Fault tolerance is very important for multi-robot systems, especially for those operated in remote environments. The ability to tolerate failures, allows robots effectively to continue performing tasks without the need for immediate human intervention. In this paper, we present a new efficient fault tolerance algorithm for multi-robot coverage path planning (mCPP). The entire coverage path is considered as a topological task loop. The ideal mCPP problem is handled by partitioning this task loop and assign each partition to individual robot. When a faulty robot is detected, we use an optimization method to minimize the overall maximum coverage cost while considering both the tasks accomplished before robot failures and the remaining tasks. We perform various experiments for regular grid maps and real field terrains. We compare our algorithm against other coverage path planning algorithms and our algorithm outperforms existing spiral-STC-based methods in terms of the overall maximum coverage cost.

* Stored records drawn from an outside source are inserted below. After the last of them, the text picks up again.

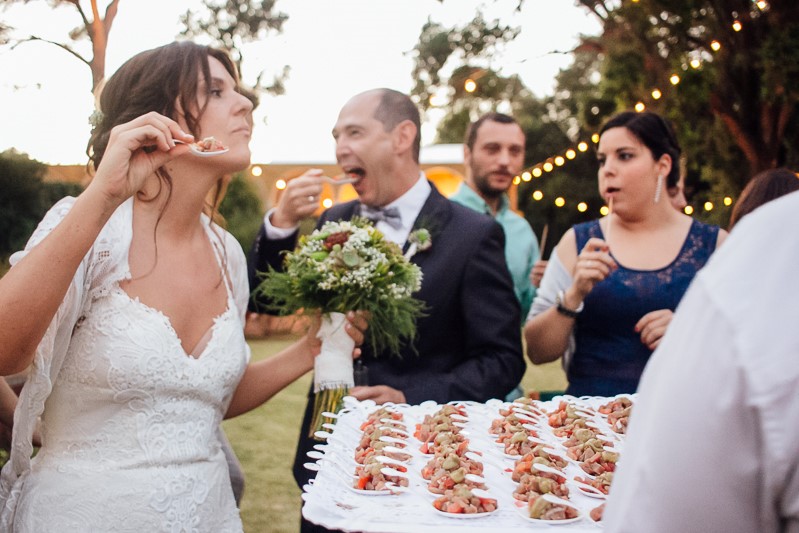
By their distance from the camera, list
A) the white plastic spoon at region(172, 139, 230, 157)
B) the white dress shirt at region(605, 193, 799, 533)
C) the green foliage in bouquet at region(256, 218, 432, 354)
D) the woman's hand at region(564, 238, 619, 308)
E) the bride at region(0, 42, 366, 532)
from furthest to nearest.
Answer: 1. the woman's hand at region(564, 238, 619, 308)
2. the green foliage in bouquet at region(256, 218, 432, 354)
3. the white plastic spoon at region(172, 139, 230, 157)
4. the bride at region(0, 42, 366, 532)
5. the white dress shirt at region(605, 193, 799, 533)

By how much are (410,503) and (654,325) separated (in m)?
1.56

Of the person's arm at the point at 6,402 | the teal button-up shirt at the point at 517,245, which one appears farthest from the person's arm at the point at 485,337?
the teal button-up shirt at the point at 517,245

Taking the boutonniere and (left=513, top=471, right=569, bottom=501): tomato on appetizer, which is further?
the boutonniere

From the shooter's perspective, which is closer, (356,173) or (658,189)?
(658,189)

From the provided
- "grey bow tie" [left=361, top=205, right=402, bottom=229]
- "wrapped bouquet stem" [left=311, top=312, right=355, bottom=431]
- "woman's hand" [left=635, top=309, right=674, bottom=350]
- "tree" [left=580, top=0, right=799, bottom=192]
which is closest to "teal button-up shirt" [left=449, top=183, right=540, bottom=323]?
"grey bow tie" [left=361, top=205, right=402, bottom=229]

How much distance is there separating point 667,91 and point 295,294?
40.4ft

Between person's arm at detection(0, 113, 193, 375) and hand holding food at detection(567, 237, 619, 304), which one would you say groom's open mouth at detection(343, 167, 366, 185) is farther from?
person's arm at detection(0, 113, 193, 375)

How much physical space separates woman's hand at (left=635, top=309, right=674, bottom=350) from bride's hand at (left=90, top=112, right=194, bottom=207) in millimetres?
1836

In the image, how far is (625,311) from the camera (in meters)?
3.25

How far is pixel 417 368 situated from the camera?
3.21 meters

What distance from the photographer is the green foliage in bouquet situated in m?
2.76

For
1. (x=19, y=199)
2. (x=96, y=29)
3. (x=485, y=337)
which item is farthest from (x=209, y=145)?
(x=96, y=29)

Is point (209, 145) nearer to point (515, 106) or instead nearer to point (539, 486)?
point (539, 486)

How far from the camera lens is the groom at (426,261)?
314 centimetres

FT-MSTC*:一种高效的多机器人覆盖路径规划容错算法
对于多机器人系统来说,容错是非常重要的,特别是对于那些在远程环境中运行的系统。容忍故障的能力,允许机器人有效地继续执行任务,而不需要立即人为干预。针对多机器人覆盖路径规划问题,提出了一种新的高效容错算法。整个覆盖路径被认为是一个拓扑任务循环。理想的mCPP问题是通过划分任务循环并将每个分区分配给单个机器人来解决的。当检测到机器人故障时,我们在考虑机器人故障前完成的任务和剩余任务的情况下,使用优化方法最小化总体最大覆盖成本。我们对规则网格地图和真实的野外地形进行了各种实验。我们将我们的算法与其他覆盖路径规划算法进行了比较,我们的算法在总体最大覆盖成本方面优于现有的基于螺旋stc的方法。
本文章由计算机程序翻译,如有差异,请以英文原文为准。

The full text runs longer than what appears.